We are watching the first presidential election of the new-media age. Call it election 2.0, if you like. The Obama campaign’s ability to delay — and possibly derail — Clinton’s coronation isn’t just a political headline; it’s a marketing story. Regardless of their political leanings, advertising pros must take notice of new media’s influence on the outcome of this race.
In 2006, blogging and online donations were the game changers. In 2008, we add YouTube, Facebook, MySpace, Digg and the like. Obama’s team has benefited more from new-media tactics than Clinton’s team. Naturally, we will wonder if the Obama campaign’s fortune should be attributed to a superior new-media strategy. The answer is more complex than most marketers would like. By all means, study the Obama tactics. They are spot-on. But here is a question that would be more meaningful for our business: How is the Obama brand better suited to the new-media world?
Comparing tactics will tell us little. Site for site and link for link, Clinton, Obama and even McCain all use seemingly identical digital strategies: Facebook and MySpace pages, proprietary social networks and more video than any voter has time to watch. But a casual scrape of public data shows him outpacing her in online donations, social network supporters and videos that have truly gone viral. This is all happening while Obama’s machine spends less per week. The difference is not in the tactics; it is in the brand. Clinton is sold as a consumer product. Obama is packaged as a relationship brand. Clinton is offering features and benefits. Obama is inviting membership. Clinton’s campaign language is transactional, focusing on closing the deal. Obama’s campaign is open ended, inviting commitment in tiers.
At this point, no one can know that one brand works better than the other. Until the primaries are over — or voters in Texas and Ohio decide the nomination — all we can see for ourselves is that the Obama brand instigates more digital chatter.
The value of that chatter is hard to measure. Yet so many marketers seem to want what Obama has — a new-media halo that generates attention and energy for the brand. Debates in marketing departments right now are driven by concern that brands are under-represented in social networks and user-generated content forums. That sort of brand envy is natural because digital chatter is a good index of a brand’s relevance and health. But new-media prosperity is not a practice of smart branding. It is an outcome. The hard work happens in the planning — knowing who you are and telling a compelling story. This is where the Obama campaign has excelled. The Obama brand brief is simple: Change is the concept. “Yes, we can” is the headline. The call to action is “Join us.” This campaign is not selling Obama so much as it is briefing the public on the Obama brand. In our marketing-conscious culture, you connect to the content creators and brand promoters by briefing them into the marketing process.
This is the part where consumer brands get nervous. True innovation requires risk. New-media credibility demands the courage to do your homework and let go. These are not things that come naturally to organizations with a lot to lose. Big-brand marketing organizations often foster a spending culture over one of storytelling.

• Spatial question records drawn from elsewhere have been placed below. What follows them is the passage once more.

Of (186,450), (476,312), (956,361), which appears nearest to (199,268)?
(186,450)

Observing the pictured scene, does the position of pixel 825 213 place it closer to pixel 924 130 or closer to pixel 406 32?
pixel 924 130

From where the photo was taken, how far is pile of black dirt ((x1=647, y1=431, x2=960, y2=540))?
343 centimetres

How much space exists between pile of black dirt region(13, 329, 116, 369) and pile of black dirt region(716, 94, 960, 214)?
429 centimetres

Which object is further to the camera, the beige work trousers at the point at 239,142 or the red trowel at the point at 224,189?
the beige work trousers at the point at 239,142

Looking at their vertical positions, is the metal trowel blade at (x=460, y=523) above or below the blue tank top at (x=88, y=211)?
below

Paying a stable of vendors to manage search, viral, social media, mobile and so forth does not absolve us of our duties if our brand house is not in order. Such an approach has led to insincere new-media efforts that actually erode brand equity. Some examples include “viral” campaigns that are not much more than e-mail blasts, media plans using social networks as blunt reach vehicles and consumer forums monitored with an iron fist. These are the results of old marketing practices applied to new-media tactics. It would be better for brands to not try it at all than do it poorly. Yet the urge to participate is attractive because success looks so glamorous.
That instinct is right. The Obama campaign and other savvy brands understand the transaction is no longer a discreet event. It is a series of low-investment touch points progressing toward conversion. This is the attention economy, where engagement has inherent value. Consumer participation builds brands, creating tolerance in the relationship that evens out natural hot and cold spots in the buying cycle. An election is a fascinating amplification of that principle. Voting is a fleeting moment manifesting all the goodwill and brand affinity created by the candidates in the months prior. Though it is inconvenient to consider, every industry deals with that same uncertainty. Fickle consumers resist reasoned decision making, feeling their way through choices. New media is not critical because it makes us feel good; it is how brands doing great things show the world and capitalize on their investment.